ESERCIZIO 1
Ricopia parola per parola il brano sull'agricoltura in Africa, iniziando da "Uno dei motivi" e proseguendo fino a "una banca commerciale.".
ESERCIZIO 2
Prosegui il brano sull'agricoltura in Africa dal punto in cui si interrompe.

━━━ ESTRATTO DELLA PAGINA ━━━

Bropleh cita uno dei concorrenti di Tomato Jos che ha costruito una fabbrica di concentrato di pomodoro senza assicurarsi di avere accesso a materie prime adeguate per alimentare la struttura: “Pensavano di poter acquistare le materie prime dagli agricoltori al momento del raccolto. Al momento del raccolto, il prezzo dei pomodori era più alto di quello che erano disposti a pagare. Non potevano accedere a tutte le materie prime di cui avevano bisogno”. (Leggi di più: Produrre concentrato di pomodoro in Nigeria – Il viaggio di sette anni di Tomato Jos)
Vincoli finanziari
Nella Repubblica del Congo, Michel Djombo – fondatore dell’azienda agroalimentare GTC – vede possibilità significative per la sostituzione delle importazioni di olio di palma, utilizzato per cucinare in tutta l’Africa centrale e occidentale. Ritiene che non siano necessarie ricerche di mercato approfondite: I dati doganali ufficiali del Congo mostrano già i grandi volumi di olio attualmente importati da paesi lontani come la Malesia, nonché i prezzi a cui la merce viene importata. Se i potenziali investitori vogliono conoscere i rendimenti che le palme da olio in Congo possono fornire, possono visitare le piccole e medie imprese (PMI) che già si dedicano alla coltivazione. Secondo Djombo, il mercato congolese può assorbire alcune centinaia di migliaia di tonnellate di olio di palma all’anno. (Per saperne di più: Mango, mais e olio di palma – opportunità nel settore agricolo del Congo)
Uno dei motivi per cui l’industria locale dell’olio di palma è poco sviluppata è la mancanza di finanziamenti. Djombo afferma che è difficile ottenere prestiti a medio e lungo termine per l’agricoltura in Congo. Una palma in genere impiega quattro anni per dare i suoi frutti, ma la maggior parte delle aziende farà fatica ad ottenere un prestito per più di due anni da una banca commerciale.
Uno studio del programma Commercial Agriculture for Smallholders and Agribusiness, pubblicato nel marzo 2022, stima che l’83% delle esigenze di finanziamento delle PMI agricole in Africa non viene soddisfatto, l’equivalente di 74,5 miliardi di dollari all’anno. Le banche commerciali locali di solito estendono i finanziamenti solo alle aziende agricole più mature, come gli aggregatori consolidati e i trasformatori locali, come i mugnai di mais o di riso, che servono i mercati regionali o nazionali. Tuttavia, si tratta in genere di prestiti ad alto tasso di interesse a breve e medio termine, con forti garanzie e requisiti di covenant.

━━━ INSIEME DI DATI ━━━

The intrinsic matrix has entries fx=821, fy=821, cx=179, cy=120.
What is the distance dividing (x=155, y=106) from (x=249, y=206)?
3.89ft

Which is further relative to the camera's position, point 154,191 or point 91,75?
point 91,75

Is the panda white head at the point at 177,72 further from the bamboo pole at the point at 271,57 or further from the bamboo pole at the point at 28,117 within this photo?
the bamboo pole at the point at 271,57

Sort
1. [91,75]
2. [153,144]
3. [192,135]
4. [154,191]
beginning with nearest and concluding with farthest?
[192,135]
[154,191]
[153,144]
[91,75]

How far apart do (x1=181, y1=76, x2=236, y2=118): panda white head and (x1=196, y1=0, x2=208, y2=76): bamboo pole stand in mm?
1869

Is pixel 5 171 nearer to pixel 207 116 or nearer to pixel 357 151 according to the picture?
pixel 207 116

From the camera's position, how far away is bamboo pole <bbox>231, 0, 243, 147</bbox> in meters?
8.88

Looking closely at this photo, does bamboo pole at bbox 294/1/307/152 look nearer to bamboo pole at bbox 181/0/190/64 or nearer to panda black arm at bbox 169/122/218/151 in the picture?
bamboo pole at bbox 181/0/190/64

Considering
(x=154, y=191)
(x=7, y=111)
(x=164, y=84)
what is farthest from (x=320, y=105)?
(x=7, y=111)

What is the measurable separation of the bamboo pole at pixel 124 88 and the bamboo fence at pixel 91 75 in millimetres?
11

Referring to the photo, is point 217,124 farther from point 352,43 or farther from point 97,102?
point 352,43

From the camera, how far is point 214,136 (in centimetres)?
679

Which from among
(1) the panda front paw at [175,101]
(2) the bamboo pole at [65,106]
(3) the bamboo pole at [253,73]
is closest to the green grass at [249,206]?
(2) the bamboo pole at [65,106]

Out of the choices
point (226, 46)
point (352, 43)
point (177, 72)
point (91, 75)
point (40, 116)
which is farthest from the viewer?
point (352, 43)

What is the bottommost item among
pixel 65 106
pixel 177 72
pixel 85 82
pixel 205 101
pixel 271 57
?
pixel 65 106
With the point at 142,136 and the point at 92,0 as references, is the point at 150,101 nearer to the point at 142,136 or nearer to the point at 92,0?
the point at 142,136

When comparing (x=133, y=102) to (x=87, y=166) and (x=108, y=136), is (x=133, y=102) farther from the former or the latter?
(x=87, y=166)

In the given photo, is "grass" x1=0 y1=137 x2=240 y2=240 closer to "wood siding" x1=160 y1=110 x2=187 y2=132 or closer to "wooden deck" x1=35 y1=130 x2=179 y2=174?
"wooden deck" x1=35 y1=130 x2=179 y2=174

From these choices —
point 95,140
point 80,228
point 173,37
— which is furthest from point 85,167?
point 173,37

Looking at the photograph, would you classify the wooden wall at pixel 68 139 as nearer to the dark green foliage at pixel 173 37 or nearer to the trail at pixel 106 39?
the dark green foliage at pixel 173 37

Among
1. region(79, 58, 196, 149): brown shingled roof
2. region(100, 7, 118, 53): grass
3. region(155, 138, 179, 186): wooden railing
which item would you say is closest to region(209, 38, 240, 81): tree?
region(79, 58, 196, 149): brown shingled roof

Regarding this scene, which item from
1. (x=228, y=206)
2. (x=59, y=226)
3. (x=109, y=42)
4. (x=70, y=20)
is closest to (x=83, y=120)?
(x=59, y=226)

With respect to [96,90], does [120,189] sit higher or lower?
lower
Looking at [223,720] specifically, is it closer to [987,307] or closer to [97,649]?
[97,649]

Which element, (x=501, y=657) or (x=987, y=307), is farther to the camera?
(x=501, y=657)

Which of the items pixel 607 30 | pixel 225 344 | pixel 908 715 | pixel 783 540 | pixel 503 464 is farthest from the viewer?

━━━

RISPOSTA FINALE 1
Uno dei motivi per cui l’industria locale dell’olio di palma è poco sviluppata è la mancanza di finanziamenti. Djombo afferma che è difficile ottenere prestiti a medio e lungo termine per l’agricoltura in Congo. Una palma in genere impiega quattro anni per dare i suoi frutti, ma la maggior parte delle aziende farà fatica ad ottenere un prestito per più di due anni da una banca commerciale.

RISPOSTA FINALE 2
Venti di cambio
Anche quando i trasformatori alimentari africani aggiungono valore alle colture locali, molti di loro devono importare alcuni dei materiali necessari al processo di produzione. Ad esempio, i produttori di pane in Nigeria importano il lievito, mentre molti trasformatori alimentari del Malawi importano il materiale di imballaggio. Il deprezzamento delle valute africane rispetto al dollaro USA è un problema per le aziende, in quanto gli articoli sono tipicamente prezzati in dollari USA. La situazione è aggravata da una carenza generale di dollari USA in Paesi come la Nigeria, l’Etiopia e lo Zimbabwe.
“Il problema principale che abbiamo [in Etiopia] è la disponibilità di valuta forte, necessaria per l’acquisto di fattori produttivi per la produzione”, afferma David Owino, socio fondatore della società di private equity Ascent Capital Africa. “Il Governo ha effettuato investimenti significativi nelle infrastrutture, che richiedono molta valuta forte, ma l’effetto negativo è stato l’esclusione del settore privato”.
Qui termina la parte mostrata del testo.